How do I get my variables on a node in decision tree? I get Key Error 7

I am about to visualize a causal decision tree based on my model. I finally made it to actually plot the tree but somehow it doesnt show my variables names but X[5] on the nodes name. As soon as I add feature_names=X it does not plot anymore but shows Key Error 7 ** Can someone help out? Many thanks Elisa

import numpy as np
import pandas as pd
import graphviz
from econml.dml import CausalForestDML
from econml.cate_interpreter import SingleTreeCateInterpreter


#load cdv
data = pd.read_csv("Basis_Entscheidungsbaum.csv", sep=";", header=0)

#Variables 
feature_names=['DL', 'KE', 'AA', 'K', 'ST', 'G', 'BV', 'A']

Y = data['Z']
T = data['M']
X = data[feature_names]

#tree model
tree_model = CausalForestDML(n_estimators=1, subforest_size=1, inference=False, max_depth=4)

#causal decision tree
tree_model = tree_model.fit(Y=Y, X=X , T=T)
intrp = SingleTreeCateInterpreter(max_depth=3).interpret(tree_model, X)

#Visualization
intrp.plot(fontsize=12)

# intrp.plot(feature_names=X, fontsize=12)
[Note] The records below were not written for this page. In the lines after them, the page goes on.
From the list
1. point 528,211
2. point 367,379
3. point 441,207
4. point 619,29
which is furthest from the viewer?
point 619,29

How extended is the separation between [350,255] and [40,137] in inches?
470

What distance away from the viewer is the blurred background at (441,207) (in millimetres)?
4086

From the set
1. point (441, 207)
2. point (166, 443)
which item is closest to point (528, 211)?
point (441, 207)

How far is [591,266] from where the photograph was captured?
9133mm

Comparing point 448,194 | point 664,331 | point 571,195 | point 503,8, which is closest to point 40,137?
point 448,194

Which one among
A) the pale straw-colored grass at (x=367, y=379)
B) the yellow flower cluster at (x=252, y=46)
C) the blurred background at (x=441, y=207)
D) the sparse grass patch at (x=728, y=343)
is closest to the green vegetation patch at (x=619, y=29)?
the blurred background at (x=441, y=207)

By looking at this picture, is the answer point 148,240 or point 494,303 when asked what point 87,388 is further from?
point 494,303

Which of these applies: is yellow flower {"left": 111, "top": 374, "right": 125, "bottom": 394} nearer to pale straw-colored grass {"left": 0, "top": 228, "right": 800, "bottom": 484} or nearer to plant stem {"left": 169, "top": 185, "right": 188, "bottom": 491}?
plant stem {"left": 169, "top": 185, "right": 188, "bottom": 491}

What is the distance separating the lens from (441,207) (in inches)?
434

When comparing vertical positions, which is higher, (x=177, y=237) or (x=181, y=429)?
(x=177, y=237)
I expect variables names on the node

Input:

A	BV	G	ST	K	AA	KE	DL	Z	M
32	14	3400	1	0	7,49	2	3	0	1
29	5	2900	4	0	8,21	0	2	1	1
44	19	7400	5	2	9,39	0	4	0	0

Solution

Accoring to SingleTreeCateInterpreter's documentation, if you want the feature names, the method plot expects a list of strings:

plot(ax=None, title=None, feature_names=None, treatment_names=None, max_depth=None, filled=True, rounded=True, precision=3, fontsize=None)

feature_names (list of str, optional) – Names of each of the features.

Since you already generated this list earlier, you can just pass it:

intrp.plot(feature_names=feature_names, fontsize=12)

Edit

This is the code which I tried to reproduce the error but is running fine on my machine:

import pandas as pd
import numpy as np
import graphviz
from econml.dml import CausalForestDML
from econml.cate_interpreter import SingleTreeCateInterpreter

%matplotlib inline

data = {
    'A': [32, 29, 44],
    'BV': [14, 5, 19],
    'G': [3400, 2900, 7400],
    'ST': [1, 4, 5],
    'K': [0, 0, 2],
    'AA': ['7,49', '8,21', '9,39'],
    'KE': [2, 0, 0],
    'DL': [3, 2, 4],
    'Z': [0, 1, 0],
    'M': [1, 1, 0]
}

# Replace decimal
data['AA'] = [float(x.replace(',', '.')) for x in data['AA']]

# Define the number of additional rows to generate
n = 200

# Generate random values for each column and append to the data dictionary
for i in range(n):
    data['A'].append(np.random.randint(20, 50))
    data['BV'].append(np.random.randint(5, 20))
    data['G'].append(np.random.randint(2000, 8000))
    data['ST'].append(np.random.randint(1, 6))
    data['K'].append(np.random.randint(0, 3))
    data['AA'].append(round(np.random.uniform(5, 10),2))
    data['KE'].append(np.random.randint(0, 3))
    data['DL'].append(np.random.randint(2, 5))
    data['Z'].append(np.random.randint(0, 2))
    data['M'].append(np.random.randint(0, 2))

data = pd.DataFrame(data)

#Variables 
feature_names=['DL', 'KE', 'AA', 'K', 'ST', 'G', 'BV', 'A']

Y = data['Z']
T = data['M']
X = data[feature_names]

#tree model
tree_model = CausalForestDML(n_estimators=1, subforest_size=1, inference=False, max_depth=4)

#causal decision tree
tree_model = tree_model.fit(Y=Y, X=X , T=T)
intrp = SingleTreeCateInterpreter(max_depth=3).interpret(tree_model, X)

#Visualization
intrp.plot(feature_names=feature_names, fontsize=12)

Output:

Edit 2

In order to avoid running into InvalidParameterError: The 'criterion' parameter of DecisionTreeRegressor must be a str among {'poisson', 'squared_error', 'friedman_mse', 'absolute_error'}. Got 'mse' instead., you can use sklearn<1.2.